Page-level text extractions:

*-*-*

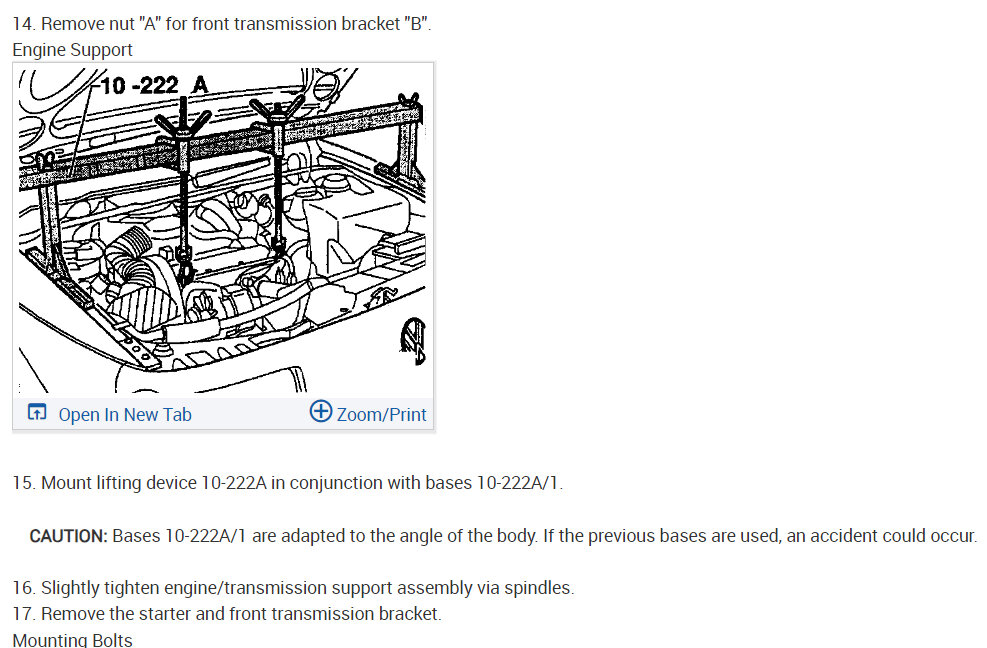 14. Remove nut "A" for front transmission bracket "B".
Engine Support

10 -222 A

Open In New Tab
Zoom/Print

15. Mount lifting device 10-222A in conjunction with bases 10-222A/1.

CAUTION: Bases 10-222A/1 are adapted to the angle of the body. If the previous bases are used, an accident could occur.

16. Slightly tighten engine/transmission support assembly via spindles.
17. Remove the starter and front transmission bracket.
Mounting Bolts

*-*-*

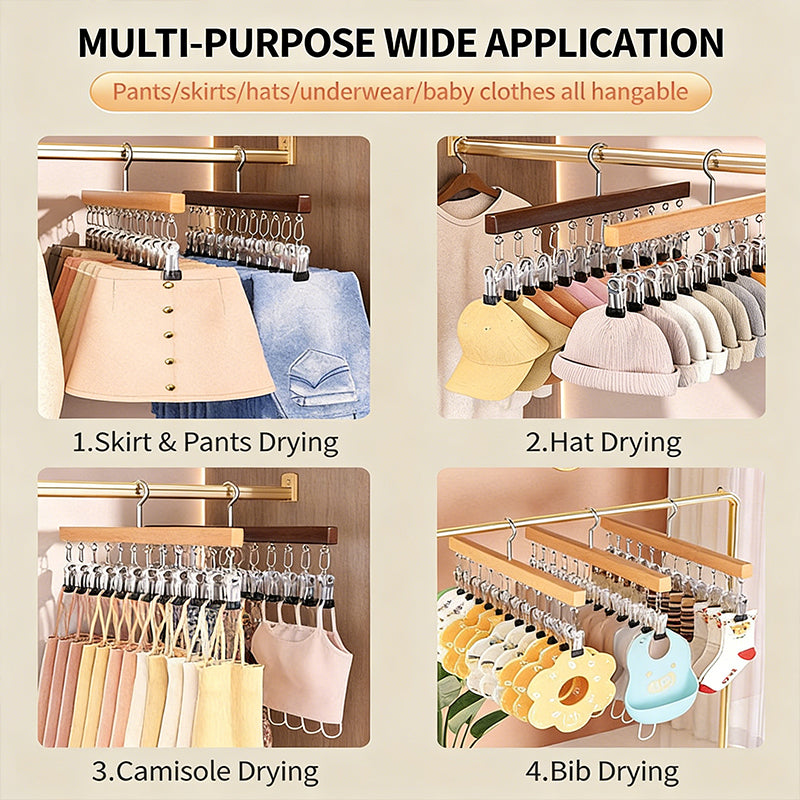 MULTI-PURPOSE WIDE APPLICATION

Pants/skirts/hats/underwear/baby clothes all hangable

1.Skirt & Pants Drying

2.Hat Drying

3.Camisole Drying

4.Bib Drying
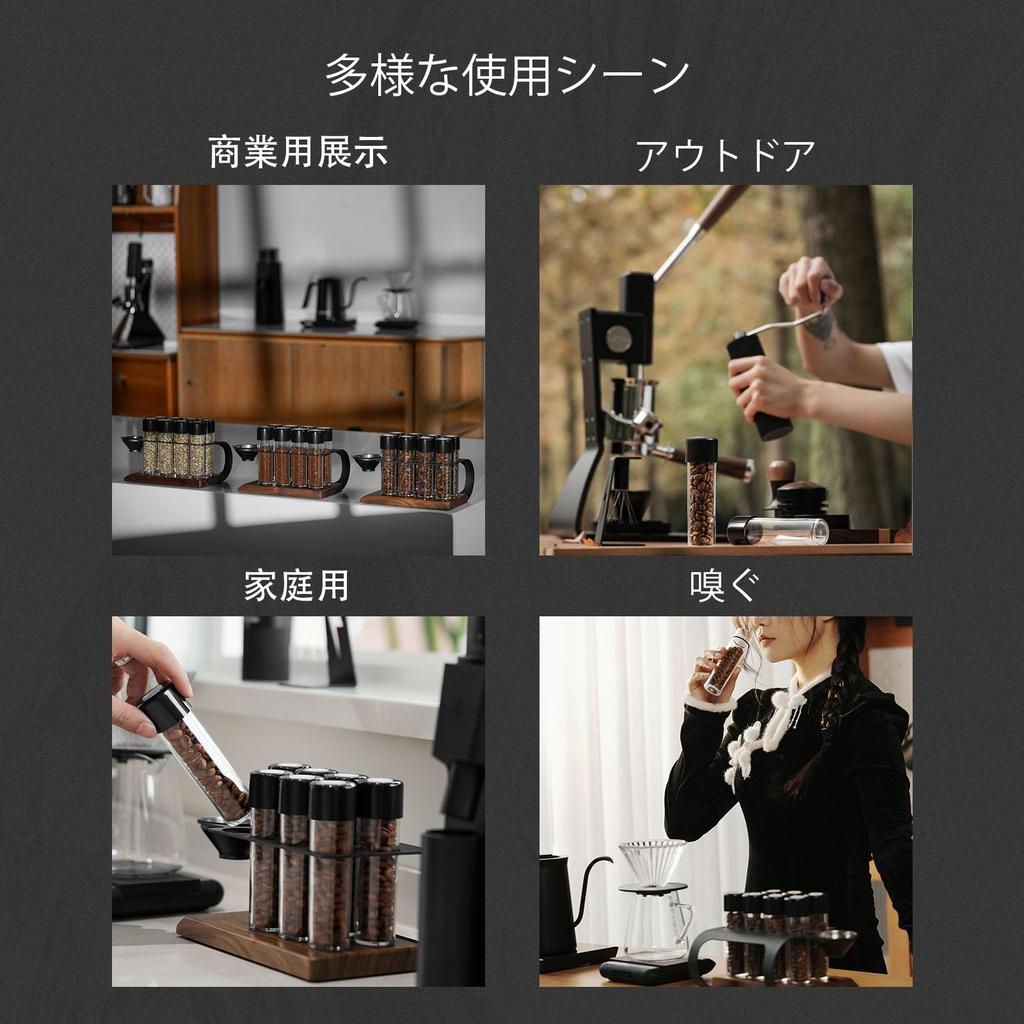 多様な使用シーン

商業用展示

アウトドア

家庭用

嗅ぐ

*-*-*

Exercise brief.
Count the lines of the data that hold the string "Drying". The answer should be that number alone.

Output of the exercise.
4